== WRITTEN EXERCISE ==
Rewrite the stretch of material from the line containing "pixel 491 373" through the line containing "63.3 meters", both included, keeping every request as it is. In the answers, multiply each number (the pixel coordinates and the distance) by 2.3 and round it to the same number of decimal places it had, with halves rounded up.

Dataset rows
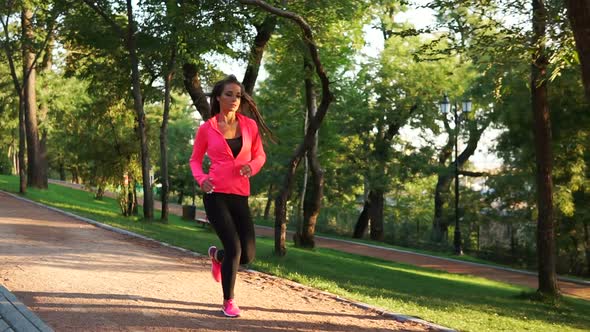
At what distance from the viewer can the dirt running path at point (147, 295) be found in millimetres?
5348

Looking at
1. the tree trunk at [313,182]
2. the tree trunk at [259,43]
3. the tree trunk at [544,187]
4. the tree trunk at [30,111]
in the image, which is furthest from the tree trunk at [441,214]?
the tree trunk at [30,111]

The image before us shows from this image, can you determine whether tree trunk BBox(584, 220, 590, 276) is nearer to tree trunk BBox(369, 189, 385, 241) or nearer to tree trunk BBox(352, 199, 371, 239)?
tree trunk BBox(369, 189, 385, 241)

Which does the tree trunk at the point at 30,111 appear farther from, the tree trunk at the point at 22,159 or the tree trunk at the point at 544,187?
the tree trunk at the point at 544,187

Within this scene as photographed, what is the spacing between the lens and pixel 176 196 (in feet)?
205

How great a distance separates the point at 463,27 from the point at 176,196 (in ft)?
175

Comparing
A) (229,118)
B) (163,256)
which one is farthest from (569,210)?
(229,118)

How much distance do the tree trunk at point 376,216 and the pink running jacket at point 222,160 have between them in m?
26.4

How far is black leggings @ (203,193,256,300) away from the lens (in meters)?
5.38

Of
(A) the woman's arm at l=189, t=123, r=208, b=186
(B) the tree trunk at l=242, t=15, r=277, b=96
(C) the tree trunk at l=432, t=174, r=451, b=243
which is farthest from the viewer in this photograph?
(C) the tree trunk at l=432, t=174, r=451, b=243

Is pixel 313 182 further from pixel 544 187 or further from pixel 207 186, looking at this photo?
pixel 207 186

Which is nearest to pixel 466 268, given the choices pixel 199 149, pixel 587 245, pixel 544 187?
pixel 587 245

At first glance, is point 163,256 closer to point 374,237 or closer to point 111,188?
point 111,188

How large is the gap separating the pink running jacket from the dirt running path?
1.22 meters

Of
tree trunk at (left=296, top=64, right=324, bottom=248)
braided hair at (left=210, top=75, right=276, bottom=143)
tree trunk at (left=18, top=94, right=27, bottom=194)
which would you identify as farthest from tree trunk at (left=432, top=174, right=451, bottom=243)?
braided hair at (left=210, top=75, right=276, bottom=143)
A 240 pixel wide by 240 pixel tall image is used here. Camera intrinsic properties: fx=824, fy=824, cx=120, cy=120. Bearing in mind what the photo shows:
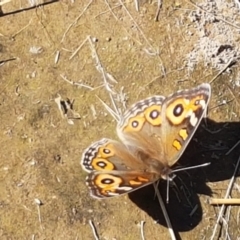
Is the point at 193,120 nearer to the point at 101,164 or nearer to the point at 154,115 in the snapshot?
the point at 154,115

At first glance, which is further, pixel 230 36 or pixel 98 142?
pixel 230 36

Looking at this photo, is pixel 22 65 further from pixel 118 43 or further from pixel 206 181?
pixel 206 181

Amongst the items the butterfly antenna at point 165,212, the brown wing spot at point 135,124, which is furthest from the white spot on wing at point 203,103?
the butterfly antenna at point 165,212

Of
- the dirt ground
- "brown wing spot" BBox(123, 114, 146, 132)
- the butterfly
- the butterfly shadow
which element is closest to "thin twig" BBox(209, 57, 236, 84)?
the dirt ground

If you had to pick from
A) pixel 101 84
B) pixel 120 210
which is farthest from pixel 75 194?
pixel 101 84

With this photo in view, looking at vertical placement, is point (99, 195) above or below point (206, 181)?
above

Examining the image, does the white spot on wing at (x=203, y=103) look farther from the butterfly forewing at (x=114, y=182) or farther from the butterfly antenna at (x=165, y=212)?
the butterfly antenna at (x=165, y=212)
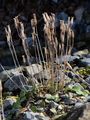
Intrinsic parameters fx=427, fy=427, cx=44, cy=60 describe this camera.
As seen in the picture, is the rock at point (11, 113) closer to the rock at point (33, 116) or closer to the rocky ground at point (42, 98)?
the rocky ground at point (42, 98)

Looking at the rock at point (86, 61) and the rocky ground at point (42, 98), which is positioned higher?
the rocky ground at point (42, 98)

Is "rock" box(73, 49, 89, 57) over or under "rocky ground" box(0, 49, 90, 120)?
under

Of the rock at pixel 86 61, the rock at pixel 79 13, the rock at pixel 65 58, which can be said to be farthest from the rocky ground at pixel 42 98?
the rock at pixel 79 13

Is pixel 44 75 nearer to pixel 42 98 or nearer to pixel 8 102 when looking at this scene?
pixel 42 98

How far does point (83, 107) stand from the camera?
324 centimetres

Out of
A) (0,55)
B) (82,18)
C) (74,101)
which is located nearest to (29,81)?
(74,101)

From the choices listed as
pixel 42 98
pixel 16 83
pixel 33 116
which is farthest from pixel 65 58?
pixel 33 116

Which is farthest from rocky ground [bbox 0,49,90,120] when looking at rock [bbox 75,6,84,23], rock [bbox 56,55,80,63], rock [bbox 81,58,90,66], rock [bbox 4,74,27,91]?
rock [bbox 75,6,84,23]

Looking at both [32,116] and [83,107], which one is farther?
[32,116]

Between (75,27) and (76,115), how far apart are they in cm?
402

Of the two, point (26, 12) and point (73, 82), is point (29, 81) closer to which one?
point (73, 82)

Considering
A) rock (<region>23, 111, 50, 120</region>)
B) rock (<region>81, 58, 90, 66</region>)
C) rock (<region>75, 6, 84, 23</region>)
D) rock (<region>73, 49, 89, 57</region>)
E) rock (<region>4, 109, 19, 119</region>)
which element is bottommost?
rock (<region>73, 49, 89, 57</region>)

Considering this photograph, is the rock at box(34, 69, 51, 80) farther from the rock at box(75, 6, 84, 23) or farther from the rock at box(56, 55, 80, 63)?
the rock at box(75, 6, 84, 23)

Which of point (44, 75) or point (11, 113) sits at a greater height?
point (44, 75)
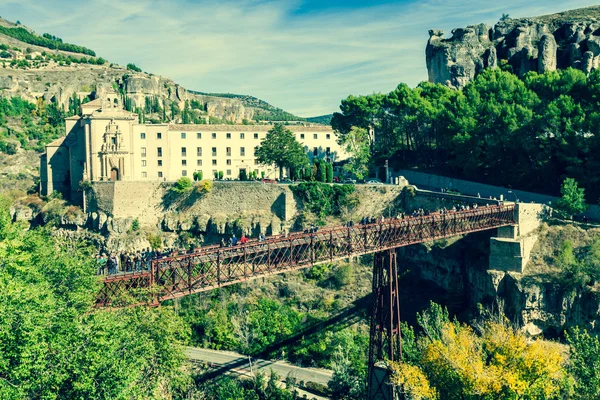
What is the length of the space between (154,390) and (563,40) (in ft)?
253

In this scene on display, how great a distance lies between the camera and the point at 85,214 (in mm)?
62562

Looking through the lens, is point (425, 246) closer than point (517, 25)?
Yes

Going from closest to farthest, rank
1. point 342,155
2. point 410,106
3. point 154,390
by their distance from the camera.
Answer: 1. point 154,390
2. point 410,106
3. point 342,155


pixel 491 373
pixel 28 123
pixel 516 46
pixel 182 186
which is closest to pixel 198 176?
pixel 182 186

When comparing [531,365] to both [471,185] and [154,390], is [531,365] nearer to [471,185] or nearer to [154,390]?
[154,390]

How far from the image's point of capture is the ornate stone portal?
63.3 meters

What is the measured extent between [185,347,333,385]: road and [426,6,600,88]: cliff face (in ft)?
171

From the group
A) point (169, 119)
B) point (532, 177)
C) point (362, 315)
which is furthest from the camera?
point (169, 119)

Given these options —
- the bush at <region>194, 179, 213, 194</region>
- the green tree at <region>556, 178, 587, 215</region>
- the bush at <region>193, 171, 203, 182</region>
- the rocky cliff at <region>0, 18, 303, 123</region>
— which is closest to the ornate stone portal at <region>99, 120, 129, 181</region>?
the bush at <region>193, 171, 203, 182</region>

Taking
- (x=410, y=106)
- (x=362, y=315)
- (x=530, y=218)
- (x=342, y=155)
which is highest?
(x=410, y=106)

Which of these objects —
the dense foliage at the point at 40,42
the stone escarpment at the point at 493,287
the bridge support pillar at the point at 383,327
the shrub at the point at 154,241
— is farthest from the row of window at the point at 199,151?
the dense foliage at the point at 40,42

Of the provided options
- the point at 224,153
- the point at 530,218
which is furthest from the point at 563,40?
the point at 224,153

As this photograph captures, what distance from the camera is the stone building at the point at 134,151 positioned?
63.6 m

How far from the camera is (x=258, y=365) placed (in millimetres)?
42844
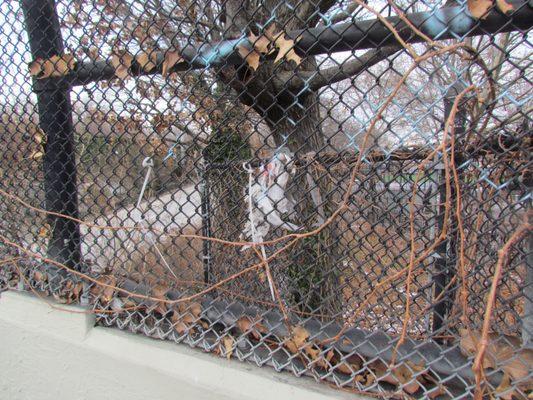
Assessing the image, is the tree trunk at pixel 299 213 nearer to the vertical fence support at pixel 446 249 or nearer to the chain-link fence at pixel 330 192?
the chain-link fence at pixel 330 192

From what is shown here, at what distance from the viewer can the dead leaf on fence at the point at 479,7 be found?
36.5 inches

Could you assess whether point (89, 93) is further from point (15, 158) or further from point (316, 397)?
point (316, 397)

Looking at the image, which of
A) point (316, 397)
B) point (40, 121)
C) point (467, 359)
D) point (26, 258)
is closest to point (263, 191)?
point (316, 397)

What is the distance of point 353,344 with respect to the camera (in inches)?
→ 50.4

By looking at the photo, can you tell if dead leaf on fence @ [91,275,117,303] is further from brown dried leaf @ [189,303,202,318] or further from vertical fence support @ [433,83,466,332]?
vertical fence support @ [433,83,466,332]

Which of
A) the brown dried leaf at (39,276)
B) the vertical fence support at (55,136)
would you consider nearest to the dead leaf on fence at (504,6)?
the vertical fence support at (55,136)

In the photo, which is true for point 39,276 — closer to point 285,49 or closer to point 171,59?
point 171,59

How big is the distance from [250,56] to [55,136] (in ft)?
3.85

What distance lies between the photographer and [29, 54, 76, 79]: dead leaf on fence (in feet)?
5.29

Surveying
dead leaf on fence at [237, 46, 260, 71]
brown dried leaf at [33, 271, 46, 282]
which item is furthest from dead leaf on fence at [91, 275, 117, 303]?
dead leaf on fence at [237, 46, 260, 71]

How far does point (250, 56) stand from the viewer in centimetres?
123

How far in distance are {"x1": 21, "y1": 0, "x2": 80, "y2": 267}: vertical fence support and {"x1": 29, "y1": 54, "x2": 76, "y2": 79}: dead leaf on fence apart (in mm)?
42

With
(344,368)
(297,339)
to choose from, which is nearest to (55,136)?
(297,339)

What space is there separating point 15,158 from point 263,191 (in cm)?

== WRITTEN ANSWER ==
pixel 491 373
pixel 28 123
pixel 516 46
pixel 182 186
which is closest to pixel 198 176?
pixel 419 428

When comparing [531,365] to both [471,185] and [154,390], is [531,365] nearer to [471,185] or nearer to [154,390]?
[354,897]

How far from the image's point of capture is the ornate stone portal?
145.6 meters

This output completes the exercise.